A federal judge in Kentucky on Thursday temporarily blocked a statewide school mask mandate put in place amid increased transmission of the highly contagious delta variant of the coronavirus.
The ruling comes a little over a week after Kentucky Gov. Andy Beshear (D) signed an executive order requiring all teachers, staff, students and visitors in Kentucky schools to wear face coverings while indoors.
In an eight-page ruling, U.S. District Judge William Bertelsman, a Carter appointee, said Beshear’s order appeared to lack validity after the state legislature earlier this year overrode Beshear's veto to pass a measure limiting his public health authority.
“The Executive Branch cannot simply ignore laws passed by the duly-elected representatives of the citizens of the Commonwealth of Kentucky. Therein lies tyranny. If the citizens dislike the laws passed, the remedy lies with them, at the polls,” wrote Bertelsman, who sits on the federal district court bench in Kentucky’s Eastern District.
The Thursday ruling was not a final decision on the merits. Rather, it afforded temporary relief in response to a lawsuit brought by parents of students at a Catholic school in Cold Spring, Ky.

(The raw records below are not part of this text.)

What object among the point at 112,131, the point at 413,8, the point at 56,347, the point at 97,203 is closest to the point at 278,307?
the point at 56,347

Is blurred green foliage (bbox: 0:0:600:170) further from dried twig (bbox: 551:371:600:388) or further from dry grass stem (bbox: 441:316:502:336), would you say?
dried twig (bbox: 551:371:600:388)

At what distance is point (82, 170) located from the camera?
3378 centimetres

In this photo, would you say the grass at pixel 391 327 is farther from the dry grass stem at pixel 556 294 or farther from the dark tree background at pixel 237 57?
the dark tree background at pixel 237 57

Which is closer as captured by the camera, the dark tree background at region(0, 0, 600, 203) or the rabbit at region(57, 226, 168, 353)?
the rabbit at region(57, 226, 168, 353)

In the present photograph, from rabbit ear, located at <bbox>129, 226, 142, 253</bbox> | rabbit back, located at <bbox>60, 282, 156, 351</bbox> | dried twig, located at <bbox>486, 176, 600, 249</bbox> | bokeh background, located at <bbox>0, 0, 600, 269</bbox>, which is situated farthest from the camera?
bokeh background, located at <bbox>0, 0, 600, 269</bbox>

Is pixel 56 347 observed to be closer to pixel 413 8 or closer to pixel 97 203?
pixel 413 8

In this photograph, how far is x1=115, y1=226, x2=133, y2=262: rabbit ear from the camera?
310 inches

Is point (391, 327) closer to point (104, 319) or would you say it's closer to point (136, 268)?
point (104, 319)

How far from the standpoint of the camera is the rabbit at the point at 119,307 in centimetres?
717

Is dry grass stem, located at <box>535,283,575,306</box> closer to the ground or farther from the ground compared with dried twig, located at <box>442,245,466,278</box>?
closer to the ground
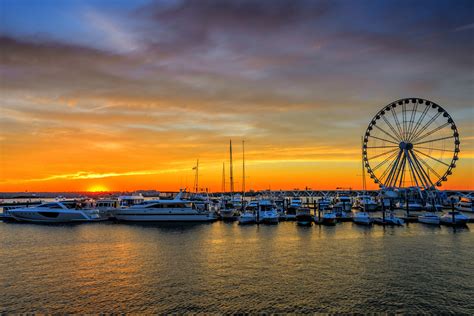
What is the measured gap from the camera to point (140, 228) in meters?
65.8

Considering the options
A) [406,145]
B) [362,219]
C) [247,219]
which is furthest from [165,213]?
[406,145]

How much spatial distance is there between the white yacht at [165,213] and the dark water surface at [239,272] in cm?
1525

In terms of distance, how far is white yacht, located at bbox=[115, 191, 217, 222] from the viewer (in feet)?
240

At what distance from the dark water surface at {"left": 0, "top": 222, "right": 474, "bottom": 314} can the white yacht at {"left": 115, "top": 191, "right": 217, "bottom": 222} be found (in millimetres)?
15249

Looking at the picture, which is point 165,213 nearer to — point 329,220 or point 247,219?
point 247,219

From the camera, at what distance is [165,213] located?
7325 cm

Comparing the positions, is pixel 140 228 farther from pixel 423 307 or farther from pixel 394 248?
pixel 423 307

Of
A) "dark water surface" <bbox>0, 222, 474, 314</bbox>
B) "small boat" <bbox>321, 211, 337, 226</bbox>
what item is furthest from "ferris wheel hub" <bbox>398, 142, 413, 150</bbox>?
"dark water surface" <bbox>0, 222, 474, 314</bbox>

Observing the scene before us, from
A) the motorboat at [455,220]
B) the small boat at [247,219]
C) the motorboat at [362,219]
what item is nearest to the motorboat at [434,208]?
the motorboat at [455,220]

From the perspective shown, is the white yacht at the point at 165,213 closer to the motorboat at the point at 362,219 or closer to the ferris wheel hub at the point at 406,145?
the motorboat at the point at 362,219

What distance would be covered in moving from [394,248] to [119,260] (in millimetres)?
33138

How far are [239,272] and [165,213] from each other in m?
42.3

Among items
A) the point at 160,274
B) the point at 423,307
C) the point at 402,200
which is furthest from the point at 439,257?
the point at 402,200

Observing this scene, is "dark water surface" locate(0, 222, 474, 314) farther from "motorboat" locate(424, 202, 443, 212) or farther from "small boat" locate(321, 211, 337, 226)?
"motorboat" locate(424, 202, 443, 212)
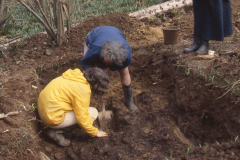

The dispute arose shortly after Beshear’s executive order signing on Aug. 10. The order was set to last for 30 days, with the possibility of being extended.
Beshear’s order noted that the Centers for Disease Control and Prevention recommends face coverings in schools, regardless of vaccination status.
“We are at a point where we cannot allow our kids to go into these buildings unprotected, unvaccinated, and face this delta variant,” Beshear said during the signing, according to a local Fox affiliate.
The vaccine remains unavailable for the roughly 661,000 Kentucky children under age 11, and only about one in three eligible Kentuckians between ages 12 and 17 had received their first dose, the executive order states.
A hearing in the case, Oswald v. Beshear, is scheduled for Tuesday.